Fifteen minutes into the trip, a tire blew out, and we almost careened off the road. Unfortunately, the spare was worthless because no one had bothered to replace it after it had gone flat. We later learned that the driver had informed the Greyhound manager of this minor detail before he had even agreed to haul us, but the manager had ignored it and demanded the driver take us anyway.
We waited on the side of a busy highway for over two hours. No one stopped for the first hour and a half. Even a cop passed by. Though we were only a few minutes from a tire store where the driver could have purchased a new tire, the manager decided it would be preferable, somehow, to drive a tire in from two hours away.
To explain the benefit of remaining present in this situation, let me back up for a moment to note my circumstances. My health has been less than ideal in the last several years, and traveling is never easy for me. I hadn’t eaten anything that day, and without more than a granola bar in my backpack, it appeared I would be forced to wait until 8:00 that evening to get a meal.
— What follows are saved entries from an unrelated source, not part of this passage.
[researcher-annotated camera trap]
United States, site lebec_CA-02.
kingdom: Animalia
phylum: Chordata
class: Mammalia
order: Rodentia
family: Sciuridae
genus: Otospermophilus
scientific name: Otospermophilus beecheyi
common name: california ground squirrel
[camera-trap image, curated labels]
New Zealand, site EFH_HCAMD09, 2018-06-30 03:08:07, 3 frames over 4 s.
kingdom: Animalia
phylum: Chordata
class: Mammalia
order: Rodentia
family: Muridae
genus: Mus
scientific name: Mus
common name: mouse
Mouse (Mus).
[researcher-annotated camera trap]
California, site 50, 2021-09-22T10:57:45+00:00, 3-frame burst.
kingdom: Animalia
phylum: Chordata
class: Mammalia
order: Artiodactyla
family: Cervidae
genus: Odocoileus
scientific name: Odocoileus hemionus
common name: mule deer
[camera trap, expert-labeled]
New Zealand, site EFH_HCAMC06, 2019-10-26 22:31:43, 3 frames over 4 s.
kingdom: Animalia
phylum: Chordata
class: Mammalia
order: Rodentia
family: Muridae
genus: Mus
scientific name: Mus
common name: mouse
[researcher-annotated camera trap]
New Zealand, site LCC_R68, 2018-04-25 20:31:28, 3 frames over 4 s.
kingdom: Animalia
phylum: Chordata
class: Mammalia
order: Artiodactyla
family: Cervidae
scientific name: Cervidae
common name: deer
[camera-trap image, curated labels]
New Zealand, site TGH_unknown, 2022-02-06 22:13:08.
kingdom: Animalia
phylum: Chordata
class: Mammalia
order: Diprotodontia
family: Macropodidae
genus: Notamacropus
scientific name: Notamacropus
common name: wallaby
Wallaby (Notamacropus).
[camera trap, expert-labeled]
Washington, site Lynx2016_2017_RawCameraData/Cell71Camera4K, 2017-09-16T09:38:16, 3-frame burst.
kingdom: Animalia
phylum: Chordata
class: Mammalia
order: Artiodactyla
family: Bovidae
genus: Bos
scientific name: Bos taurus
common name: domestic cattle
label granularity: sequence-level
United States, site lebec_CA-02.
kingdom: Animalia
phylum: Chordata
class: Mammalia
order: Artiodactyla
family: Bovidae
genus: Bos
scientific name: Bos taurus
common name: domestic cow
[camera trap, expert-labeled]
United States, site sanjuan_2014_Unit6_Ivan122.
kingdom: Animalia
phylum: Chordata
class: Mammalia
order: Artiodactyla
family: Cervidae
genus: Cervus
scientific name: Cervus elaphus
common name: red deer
I was tired, my muscles were beginning to hurt worse than usual, and the driver drove like he was on speed. Worse still, everyone in the van smoked like an 18th-century factory.
To add to the ordeal, the assortment of characters surrounding me in the van could not have been stranger. In the front passenger seat sat a recovering crack addict, a middle-aged white man with rotted front teeth and gangster apparel who claimed to be tight with the rappers Paul Wall (“Hey, dog, I’mma get my man Paul Wall on da phone so we kin talk ta him, and he get us a ride, my man Paul Wall get us a ride.”) and Snoop Dogg.
Even when everyone began to ignore his ramblings, he would mutter to himself about his two-million dollar mansion and the girls he had waiting at home. The only truth in his rambling, it seemed, was the part about his being a recovering crack addict—with a definite emphasis on the fact that he was still in the process.
Beside me sat a one-eyed, cane-wielding old man named Dominique. He wore a stocking hat and sweats and threatened a class action lawsuit against Greyhound for getting us stuck on the side of the road. “We don’t deserve this shit,” he complained. “Somebody owes me for this.” He even made a few phone calls—allegedly to the Greyhound corporate office and to his lawyer—for effect.
I could have freaked out. Some of the others, like Dominique, did. But I realized that if I allowed myself to act unconsciously—that is, to allow my thoughts and emotions to run away with me—I would end up miserable, pissed off, and probably requesting to be added as a plaintiff in Dominique’s class action lawsuit. Interestingly, though, my remaining present apparently had more effect than I expected: what could have turned into an impressive explosion of tempers remained a few cross-armed men cursing and grumbling. Given the colorful people surrounding me, the situation could have turned dangerous.
So I chose to remain present and reserve judgment. As I observed the situation, “allowing” it to unfold as it would, I quickly realized how ridiculously funny it was.
Speaking to the kid next to me, I commented, “You couldn’t write this shit if you tried!”
“It’s stranger than fiction,” he agreed.
I located my camera and began taking pictures and recording video—of the people, the broken down van, the story—so that later, when removing my laptop from my backpack wouldn’t get me robbed, I could write it all down.
Could it potentially turn into part of a book? Perhaps. If nothing else, that unexpected day provided me with another installment for this column.